KPU menurut Ilham Sahputra dalam aspek kesiapan penyelenggaran sudah
mencapai 85%, terutama mengenai distribusi logistik pemilu. Persoalan lain yang
muncul adalah mengenai pencoretan dan penyisiran data bagi WNA yang terdaftar
dalam Daftar Pemilih Tetap (DPT), dalam hal ini KPU hanya menerima data dari
Kementerian Dalam Negeri. Hal yang menjadi perhatian adalah meningkatkan DPTb
(pemilih tambahan) yang sampai saat ini terdapat sekitar 200.000 pemilih dan
diperkirakan mencapai 500.000 sampai hari pemilihan. Jumlah pemilih DPTb paling
besar di Provinsi Jawa Barat. Pemilih Luar Negeri yang berjumlah 2.000.000 juga
menjadi sasaran oleh KPU, jumlah tersebut memiliki nilai signifikansi terutama
apabila hasil perolehan/perhitungan suara berbeda tipis. Akan tetapi terdapat
catatan dalam penyelenggaran terutama kesalahan perusahaan eksedisi mengirim
kertas suara “salah kirim oleh ekspedisi, ada yang untuk Australia terkirim ke
Eropa” ujarnya. Sekali lagi mengenai
persoalan DPT yang dinilai complicated
karena terkait dengan Kemendagri juga mengenai kesadaran diri para pemilih
untuk mendaftarkan dirinya.
Fiasal Rahman, Bawaslu RI telah
menetapkan kerawanan pemilu yang mengancam yaitu segala hal yang menimbulkan
gangguan dan berpotensi menghambat proses pemilihan umum yang inklusif dan
benar, terutama didasarkan pada konteks sosial politik (43,89);
penyelenggara pemilu bebas dan adil (53,80); kontestasi (50,65) dan partisipasi
politik (46,18). Hal yang menarik adalah penempatan Yogyakarta sebagai wilayah
terawan kedua di Indonesia dengan skor 52,15 hanya lebih rendah dari Papua
Barat dengan skor 52,83. Khusus untuk penananganan pelanggaran pemilu sampai 25
Februari 2018 “Bawaslu sudah menangani 6.275 pelanggaran, terutama mengenai
pidana, administrasi, kode etik”, ujar Faisal. Untuk temuan tertinggi di
Provinsi Jawa Timur dan pelanggaran tertinggi di Provinsi Jawa Barat. Guna
memberikan pengawasan terhadap penyelenggaran pemilu, Bawaslu sudah melakukan
akreditasi terhadap 50 lembaga pemantau.
Kepolisian di seluruh Indonesia
sampai saat ini terkait penyelenggaran pemilu 2019 telah menerima 559 laporan
melalui sentra Gakkumdu. Hasil analisa sebanyak 433 bukan merupakan tindak
pidana pemilu dan hanya 126 yang dapat diteruskan ke tahap penyidikan oleh
Polri. “86 perkara masih diselidiki, 6
perkara sudah lengkap, berkas perkara P.21, 28 perkara masih dalam tahap
penyidikan, sedangkan yang di hentikan karena tidak cukup bukti 6 kasus”

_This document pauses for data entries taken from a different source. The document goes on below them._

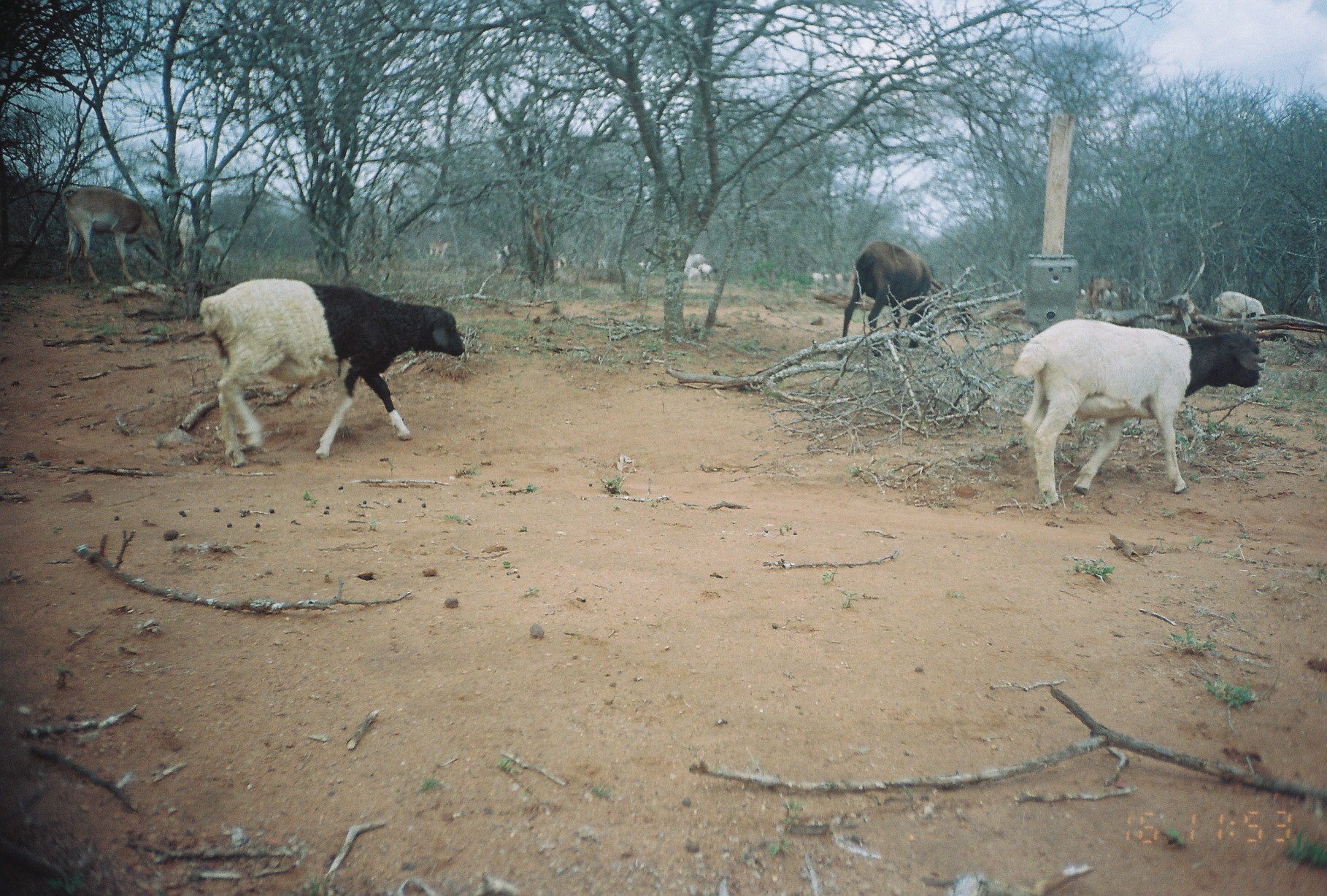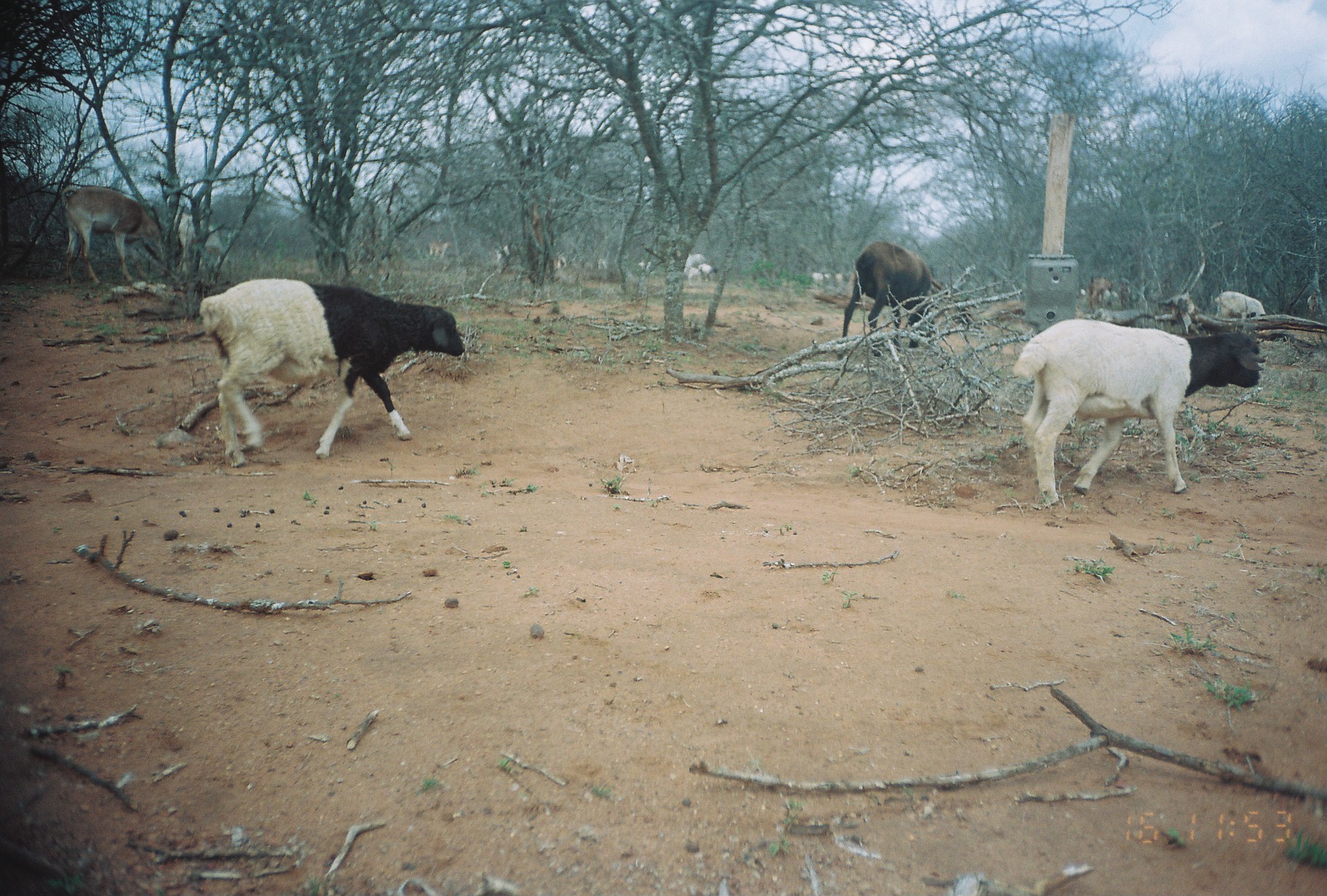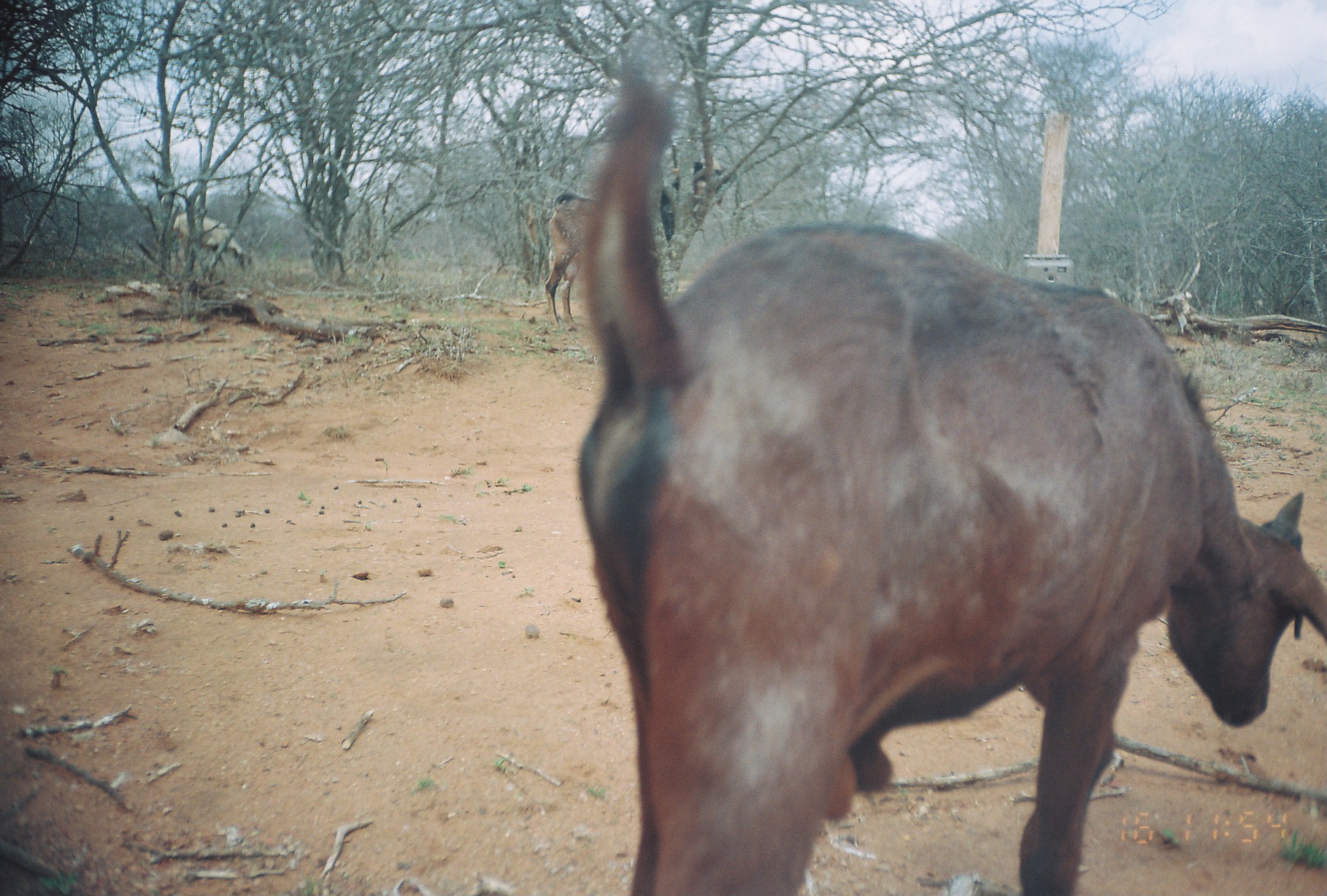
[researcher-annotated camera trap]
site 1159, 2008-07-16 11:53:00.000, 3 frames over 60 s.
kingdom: Animalia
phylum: Chordata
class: Mammalia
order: Artiodactyla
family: Bovidae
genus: Capra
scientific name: Capra aegagrus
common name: wild goat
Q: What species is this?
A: Capra aegagrus (wild goat).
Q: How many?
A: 13.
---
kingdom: Animalia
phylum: Chordata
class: Mammalia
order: Artiodactyla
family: Bovidae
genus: Ovis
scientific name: Ovis aries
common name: domestic sheep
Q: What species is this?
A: Ovis aries (domestic sheep).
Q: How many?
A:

ujar Brigjen Nana Sudjana. Secara umum kasusnya berkenaan dengan tindakan yang
menguntungkan/merugikan salah satu calon (10 kasus), pemalsuan (15 kasus) dan money politic (15 kasus).
Kepolisian kembali mengingatkan bahwa
ancaman hoax, ujaran kebencian dan politik identitas akan menjadi salah satu
sebab munculkan kerawanan dalam pemilu 2019. Tentunya terdapat faktor lain yang
mempengaruhi diantaranya sengkarut DPT, netralitas penyelenggara dan ASN, mobilisasi
massa dan sabotase terhadap logistik pemilu.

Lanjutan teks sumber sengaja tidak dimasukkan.